#### What you need to do
Search the listing below for "auto". Copy each matching line.

─── Study material

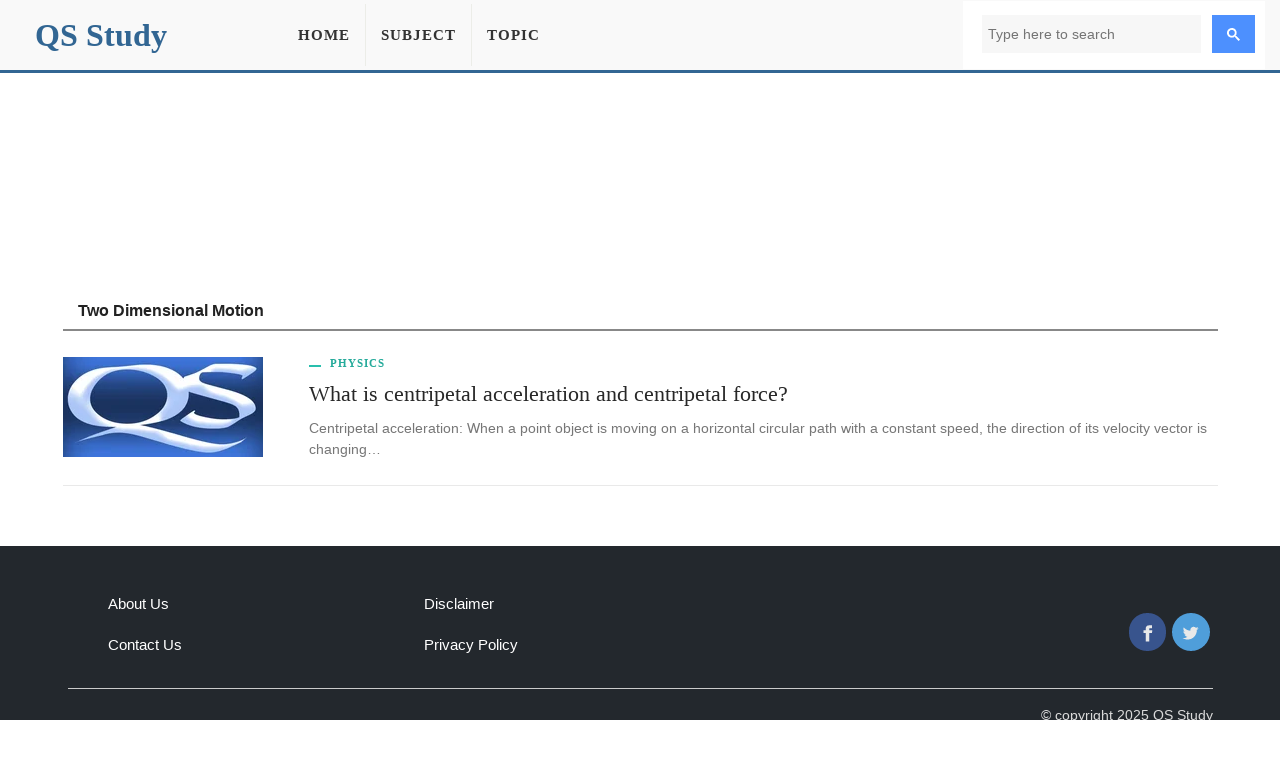

--- FILE ---
content_type: text/html; charset=utf-8
request_url: https://www.google.com/recaptcha/api2/aframe
body_size: 114
content:
<!DOCTYPE HTML><html><head><meta http-equiv="content-type" content="text/html; charset=UTF-8"></head><body><script nonce="WBu2yr6MpHwXg_dQtYyYJg">/** Anti-fraud and anti-abuse applications only. See google.com/recaptcha */ try{var clients={'sodar':'https://pagead2.googlesyndication.com/pagead/sodar?'};window.addEventListener("message",function(a){try{if(a.source===window.parent){var b=JSON.parse(a.data);var c=clients[b['id']];if(c){var d=document.createElement('img');d.src=c+b['params']+'&rc='+(localStorage.getItem("rc::a")?sessionStorage.getItem("rc::b"):"");window.document.body.appendChild(d);sessionStorage.setItem("rc::e",parseInt(sessionStorage.getItem("rc::e")||0)+1);localStorage.setItem("rc::h",'1768938512737');}}}catch(b){}});window.parent.postMessage("_grecaptcha_ready", "*");}catch(b){}</script></body></html>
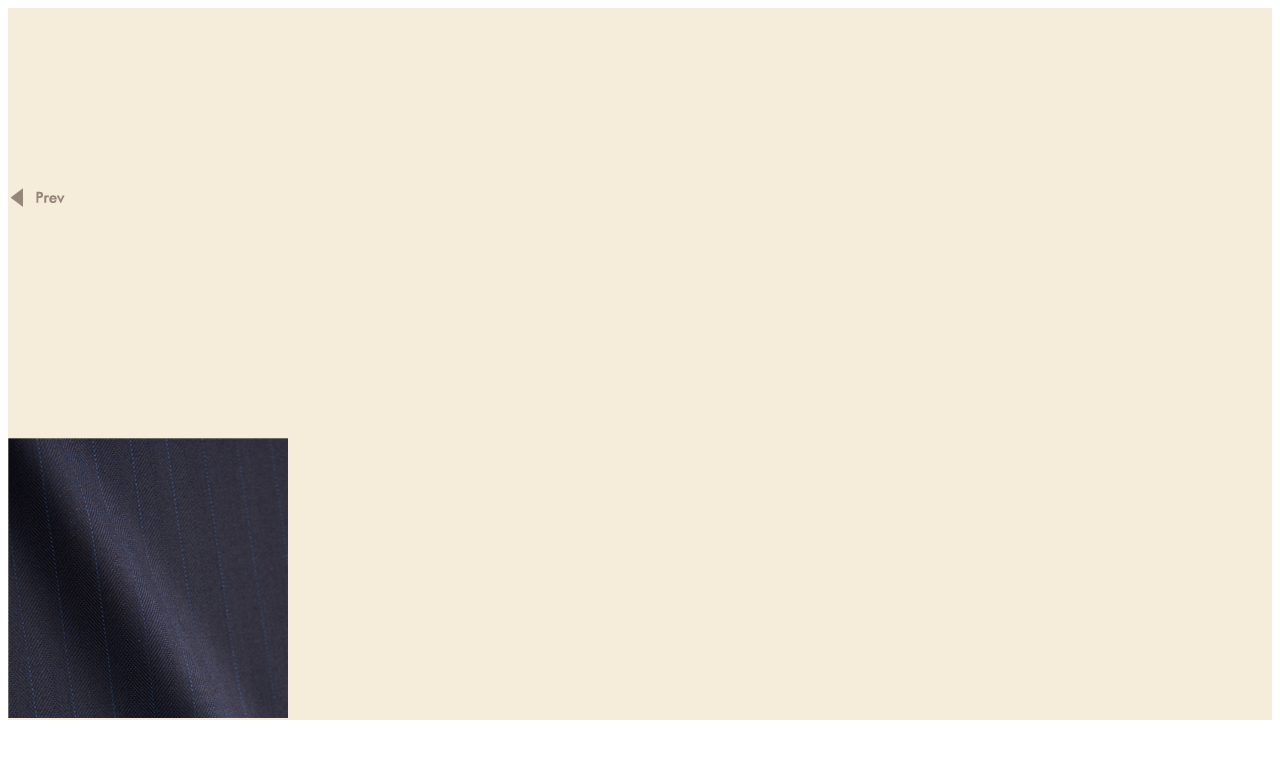

--- FILE ---
content_type: text/html; charset=utf-8
request_url: http://specialtailor.co.uk/tailor/fabricmore/11294/
body_size: 7144
content:

<!DOCTYPE html PUBLIC "-//W3C//DTD XHTML 1.0 Transitional//EN" "http://www.w3.org/TR/xhtml1/DTD/xhtml1-transitional.dtd">
<html xmlns="http://www.w3.org/1999/xhtml">
<head>
<meta http-equiv="Content-Type" content="text/html; charset=utf-8" />
<title>Custom Suits From £149 | Tailored Suits For Men - SpecialTailor</title>
<meta name="keywords" content="Custom Suits, Tailored Suits, Tailor Made Suits">
<meta name="description" content="Custom suits for men, experienced tailors provide high-quality tailored suits in UK. Custom suits for an affordable price.">
<link rel="stylesheet" type="text/css" href="/skins/front/css/style.css" media="all">
<script src="/skins/front/js/zoomer.jquery.js" type="text/javascript"></script>
<style type="text/css">
	.popbox{background:#F6ECDA;}
	.product_zoom{float:left; margin-left:20px; color:#A78482; line-height:20px;}
	li{ list-style: none; }
	.product_zoom .title{font-size:18px; font-weight:bold; color:#A11715; width:360px;}
	.product_zoom .descr{ width:360px; color:#3E2F21;padding-top:5px;}
	.product_zoom .title span{float:right; color:#A11715; font-weight:bold; font-size:13px;}
	.product_zoom .title span strong{font-size:18px;}
	.product_zoom  input{ color:#F6ECDA; background:#503E35; height:45px; line-height:45px; margin-top:10px; margin-left:70px; border:0 none; text-align:center;}
	.product_zoom ul{height:228px; overflow:auto;font:Helvetica,Arial,sans-serif;}
	.product_zoom font{font-size:12px; font-weight:bold;}
	.sx{font-size:16px; font-weight:bold;}
	#fabricnext {cursor:pointer;}
	#fabricprev {cursor:pointer;}
	.nextdiv{height:200px;padding-top:180px;}
	.prevdiv{height:200px;padding-top:180px;}
	.cloud-zoom-lens { border: 2px solid #888; margin:-4px;	 background-color:#fff;	 cursor:move;	}
    .cloud-zoom-big { border:2px solid #ccc; overflow:hidden; }
    .cloud-zoom-loading { color:white; background:#222; padding:3px; border:1px solid #000;}
    .w700{width:670px;}
    .gal_sp{color:#3E2F21;line-height:20px; font-size:16px;}
    .show_menu_fl{ clear:both; overflow:auto;zoom:1}
.show_menu_fl span{ float:left; display:inline-block; margin-left:6px;background:url(/Skins/front/images/show_menu_01.gif) no-repeat; width:176px; height:auto;}
.show_menu_fl span a{ display:block; line-height:39px; color:#3D260B; padding-left:8px;  font-weight:bold;}
.show_menu_fl span em{ color:#A78482; display:block;}
</style>
<script type="text/javascript">
    $(document).ready(function() {
    $('.cloud-zoom, .cloud-zoom-gallery').CloudZoom();

    var fabricselect = function() {

        var clicker = $("img[fabricid='" + $(this).attr("fabricid") + "']") || clicker.find("img");

        //            $(clicker).before("<span></span>");
        //            clicker.parent().siblings("li").not(this).find("span").remove();

        fabricidid = clicker.attr("fabricid");
        fabrciprice = clicker.attr("fabrciprice");

        //            $("#pricetotal").text((Number($("#pricetotal").text()) - Number($("#Fabric_Price").val()) + Number(fabrciprice)).toFixed(2));

        $("#Fabric_Id").val(fabricidid);
        //update the old price after use the temp data
        $("#Fabric_Price").val(fabrciprice);

        $("form").submit();

        //            tb_remove();

    }
        var fabricnext = function() {
            var now_li = $("img[fabricid='" + $(this).attr("fabricid") + "']").parent();
            next_li = now_li.next("li");
            if (next_li.length == 1) { tb_show(null, next_li.find("a").attr("href")); } else {
                if ($(".cpb").next("span").length == 1) {
                    $('#fabric_page').load($(".cpb").next("span").find("a").attr('href'), function() { tb_show(null, $(".thickbox:eq(0)").parent().find("a").attr("href")); });
                }
            }
        }
        var fabricprev = function() {
            var now_li = $("img[fabricid='" + $(this).attr("fabricid") + "']").parent();
            prev_li = now_li.prev("li");
            if (prev_li.length == 1) { tb_show(null, prev_li.find("a").attr("href")); } else {
                if ($(".cpb").prev("span").length == 1) {
                    $('#fabric_page').load($(".cpb").prev("span").find("a").attr('href'), function() { tb_show(null, $(".thickbox:last").parent().find("a").attr("href")); });
                }
            }
        }

        $("#select_bu").bind("click", fabricselect);
        $("#fabricnext").bind("click", fabricnext);
        $("#fabricprev").bind("click", fabricprev);


    });
</script>


<!-- Google tag (gtag.js) -->
<script async src="https://www.googletagmanager.com/gtag/js?id=AW-1026171619"></script>
<script>
window.dataLayer = window.dataLayer || [];
function gtag() {
dataLayer.push(arguments);
}
gtag("js", new Date());

gtag("config", "AW-1026171619", {
" allow_enhanced_conversions": true,
});
</script>
</head>
<body>
<div class="popbox">
        
        
        
        <div class="fl prevdiv"><a><img id="fabricprev" fabricid="11294" src="/skins/front/images/prev.gif" /></a></div>
        
        <div  class=" w700 fl"  style="margin-top:50px;" >
            
             <div class="zoom-small-image fl" style=" width: 280px;">
            <a href="/FabricPicture/Display/Shop20231123_1000859615.jpg" id="zoom1" class = 'cloud-zoom' rel="  position: 'right', adjustX : 5, adjustY : 0,tint: true,softFocus: true, tintOpacity:0.5 ,smoothMove:2,zoomWidth:300">
            <img src="/FabricPicture/Image/S20231123_1771387543.jpg"  alt="" id="current_img"></a>
            </div>
            <div class="product_zoom fl">
            	<ul>
            	    <li class="title"><span>+ <strong>￡ 30</strong></span></li>
                    <li class="title"class="sx">Navy Blue</li>
                    <li>REF: XL88095-747</li>
                    <li>- Color : Navy Blue</li>
                    <li>- Pattern: Stripe</li>
                    <li>- Material: 100%Wool,280g/m - 140s</li>
                    <li>- Season: Spring,Summer,Autumn,Winter</li>
                    
                    <li class="descr"></li>
                </ul>
                 
                <input id="select_bu" name="" fabricid="11294" type="image"  src="/skins/front/images/select_bu.jpg" />
                
            </div>
              
        
       
       </div>
        <div class=" nextdiv"><a><img id="fabricnext" fabricid="11294" src="/skins/front/images/next.gif" /></a></div>
</div>
        
   
<script type="text/javascript">
    /* <![CDATA[ */
    var google_conversion_id = 1026171619;
    var google_custom_params = window.google_tag_params;
    var google_remarketing_only = true;
    /* ]]> */
</script><script type="text/javascript" src="//www.googleadservices.com/pagead/conversion.js"></script><noscript><div style="display:inline;"><img height="1" width="1" style="border-style:none;" alt="" src="//googleads.g.doubleclick.net/pagead/viewthroughconversion/1026171619/?value=0&amp;guid=ON&amp;script=0"/></div></noscript>
</body>
</html>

──────

#### Answer space
	.product_zoom ul{height:228px; overflow:auto;font:Helvetica,Arial,sans-serif;}
    .show_menu_fl{ clear:both; overflow:auto;zoom:1}
.show_menu_fl span{ float:left; display:inline-block; margin-left:6px;background:url(/Skins/front/images/show_menu_01.gif) no-repeat; width:176px; height:auto;}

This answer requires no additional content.